Bitfusion, a pioneer in delivering virtualized software for tapping the power of GPUs, FPGAs, and ASICs to speed performance, makes VMware infrastructure much more AI-friendly.

At VMworld 2019, VMware leaders highlighted the ability of Bitfusion technology to empower VMware administrators to decouple physical resources from physical servers and offload intensive computing processes to hardware accelerators.

CloudCoreo

The startup, before being scooped up by VMware at the start of last year, made a name for itself by enabling management of cloud configurations and proactively identifying risks when deploying public clouds to better prevent breaches and compliance violations.

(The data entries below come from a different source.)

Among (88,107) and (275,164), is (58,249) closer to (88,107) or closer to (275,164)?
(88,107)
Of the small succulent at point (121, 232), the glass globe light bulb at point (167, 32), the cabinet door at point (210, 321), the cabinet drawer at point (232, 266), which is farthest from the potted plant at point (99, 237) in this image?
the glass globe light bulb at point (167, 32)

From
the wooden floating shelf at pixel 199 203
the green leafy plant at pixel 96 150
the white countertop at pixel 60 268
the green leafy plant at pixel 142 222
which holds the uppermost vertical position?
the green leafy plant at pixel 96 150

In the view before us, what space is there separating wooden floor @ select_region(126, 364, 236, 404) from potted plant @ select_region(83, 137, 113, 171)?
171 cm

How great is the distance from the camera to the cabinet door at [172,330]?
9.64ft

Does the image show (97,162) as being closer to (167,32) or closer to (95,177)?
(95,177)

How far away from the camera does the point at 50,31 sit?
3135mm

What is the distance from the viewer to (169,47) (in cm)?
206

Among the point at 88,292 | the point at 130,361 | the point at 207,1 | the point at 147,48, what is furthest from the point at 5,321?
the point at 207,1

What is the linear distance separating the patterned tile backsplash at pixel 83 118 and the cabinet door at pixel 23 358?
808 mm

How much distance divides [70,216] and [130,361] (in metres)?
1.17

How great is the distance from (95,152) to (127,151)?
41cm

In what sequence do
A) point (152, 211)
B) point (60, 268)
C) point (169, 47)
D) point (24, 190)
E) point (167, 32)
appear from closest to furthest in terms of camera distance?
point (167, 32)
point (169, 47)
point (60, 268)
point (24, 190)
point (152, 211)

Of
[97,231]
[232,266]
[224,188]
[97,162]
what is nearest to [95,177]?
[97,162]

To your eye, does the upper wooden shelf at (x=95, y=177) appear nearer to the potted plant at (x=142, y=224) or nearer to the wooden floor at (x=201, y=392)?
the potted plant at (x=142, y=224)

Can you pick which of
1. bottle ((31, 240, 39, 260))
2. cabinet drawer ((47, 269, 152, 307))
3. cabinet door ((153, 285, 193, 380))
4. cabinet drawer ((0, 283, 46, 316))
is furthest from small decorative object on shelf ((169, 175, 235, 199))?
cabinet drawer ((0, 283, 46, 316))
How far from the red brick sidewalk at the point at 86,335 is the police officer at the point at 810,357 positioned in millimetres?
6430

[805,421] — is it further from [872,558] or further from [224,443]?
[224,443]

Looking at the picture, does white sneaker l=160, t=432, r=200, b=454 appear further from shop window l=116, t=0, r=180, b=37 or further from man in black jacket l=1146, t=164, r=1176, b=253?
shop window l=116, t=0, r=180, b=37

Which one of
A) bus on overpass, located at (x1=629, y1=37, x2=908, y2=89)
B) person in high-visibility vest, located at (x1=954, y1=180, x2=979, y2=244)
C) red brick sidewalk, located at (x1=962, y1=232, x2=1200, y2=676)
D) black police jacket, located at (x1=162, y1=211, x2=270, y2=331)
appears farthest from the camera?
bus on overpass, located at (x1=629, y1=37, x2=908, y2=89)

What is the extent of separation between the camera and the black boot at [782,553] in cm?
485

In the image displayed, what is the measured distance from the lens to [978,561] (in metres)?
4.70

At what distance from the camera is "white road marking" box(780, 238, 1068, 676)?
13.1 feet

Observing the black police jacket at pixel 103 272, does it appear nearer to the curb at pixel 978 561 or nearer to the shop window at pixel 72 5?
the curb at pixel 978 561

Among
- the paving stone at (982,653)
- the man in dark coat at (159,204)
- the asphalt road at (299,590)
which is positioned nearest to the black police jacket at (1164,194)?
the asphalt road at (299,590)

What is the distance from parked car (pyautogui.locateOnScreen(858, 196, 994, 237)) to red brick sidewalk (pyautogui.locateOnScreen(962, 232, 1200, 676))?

CloudCoreo technology was an important component of VMware's first foray into partnering with public cloud giants through the groundbreaking VMware Cloud on AWS release.

CloudCoreo co-founder and former CMO Jason Needham now leads product development for VMware's cross-cloud services as the VMware Cloud effort expands across other public cloud giants. That emerging portfolio is critical to VMware's aim to support consistent operations across any cloud.

Wavefront

When the deal to buy Wavefront was unveiled in April 2017, VMware still hadn't gone public with its intention to pull off a game-changing multi-cloud transformation.

At the time, the vRealize Operations platform was VMware's answer to monitoring private cloud environments—and that was what most VMware professionals cared about.

But Wavefront marked the company's first foray into supporting cloud-native methods like micro-services architectures and DevOps as VMware prepared to take the leap into the multi-cloud world.

At VMworld 2019, VMware often showcased how the cloud-based, real-time analytics platform undergirds its capabilities for monitoring and managing cloud applications.

VeloCloud

Modern IT environments first burst out of the corporate data center into the public cloud. In recent years they've continued flaring to the edge of networks.

Advanced networking is crucial to enabling these increasingly distributed and complex footprints, and it will become more so as the promise of 5G becomes a reality.

VeloCloud, with its innovative SD-WAN technology, is playing a key role in fulfilling VMware's edge and IoT strategy.

The startup acquired in 2017 is solving problems for VMware, and parent Dell Technologies, that come with increasing traffic and strained capacity, enabling reliable application performance for workloads far removed from the cloud or corporate data center.

VMware SD-WAN by VeloCloud was a hot focus at VMworld 2019 as VMware partners look to provide enterprises with choice in security, cloud infrastructure and network management solutions.